Once again, the employer is assuming that because the employee has a child from whom he will be geographically separated, his performance will be adversely affected. This assumption, and the resulting action in relation to his employment, would not have arisen if the employee did not have a child. Once again, the employer has placed itself at risk of contravening this provision.

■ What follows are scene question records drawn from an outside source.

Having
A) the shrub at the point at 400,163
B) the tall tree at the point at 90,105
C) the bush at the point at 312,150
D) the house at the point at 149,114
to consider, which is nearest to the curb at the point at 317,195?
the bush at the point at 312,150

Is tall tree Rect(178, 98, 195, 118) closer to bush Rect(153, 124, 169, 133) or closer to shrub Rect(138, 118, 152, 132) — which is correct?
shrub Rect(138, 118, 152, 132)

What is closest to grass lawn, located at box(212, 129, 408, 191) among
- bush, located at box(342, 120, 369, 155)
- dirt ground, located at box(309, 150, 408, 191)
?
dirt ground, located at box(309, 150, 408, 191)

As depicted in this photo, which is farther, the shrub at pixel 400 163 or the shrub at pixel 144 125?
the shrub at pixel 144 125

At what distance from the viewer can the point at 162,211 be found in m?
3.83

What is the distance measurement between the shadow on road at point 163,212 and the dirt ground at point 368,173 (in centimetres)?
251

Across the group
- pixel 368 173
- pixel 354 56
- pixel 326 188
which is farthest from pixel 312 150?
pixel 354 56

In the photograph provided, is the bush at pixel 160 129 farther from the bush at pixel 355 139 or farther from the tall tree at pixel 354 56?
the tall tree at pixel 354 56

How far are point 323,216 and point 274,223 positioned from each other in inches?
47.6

But what if performance DOES suffer?
Sports commentators sometimes talk about the ‘Fair Dinkum Department’, grappling with the practical reality of a situation. While it is easy to be critical of the employer in this scenario, the reality is that for some employees in such circumstances performance will suffer. Exogenous stressors of various kinds, such as separation from loved ones, can affect work performance. The prohibitions on discrimination canvassed briefly above do not prevent an employer from acting on poor performance. There must, however, be cogent evidence of this poor performance; it can’t just be assumed it will arise (as in the scenario). It is at that point steps should be taken with the employee to address the identified performance concerns. Again, in assessing performance and reaching a conclusion it is deficient, the employer must take care to ensure performance is not being critiqued on a different basis or standard because of the employee’s personal circumstances. There is a risk that every mistake or imperfection could be magnified by the employer focusing on the employee’s family situation and perceiving performance through that prism. Assumptions can’t be allowed to trump fairness and objectivity.
Conclusion
Many parents and teachers impart the aphorism, ‘Never ASSUME, because when you ASSUME, you make an ASS of U and ME’, as a lesson. As hackneyed as the phrase has become, it nevertheless acts as a useful reminder of the discrimination law risks arising from assumptions made by employers. Assumptions about what women can do, people with disabilities can do, people with carer’s responsibilities can do, people geographically separated from their partner can do (and so on), may lead to discriminatory decision making. An employer claiming they just want to protect an employee from themselves is not going to be a valid defence – motivation or belief is irrelevant.
As such, to avoid a different AFL (and sorry, this is rather tortured), ‘Assumption Fail Legality’, when making employment decisions employers should avoid assumptions and focus on evidence.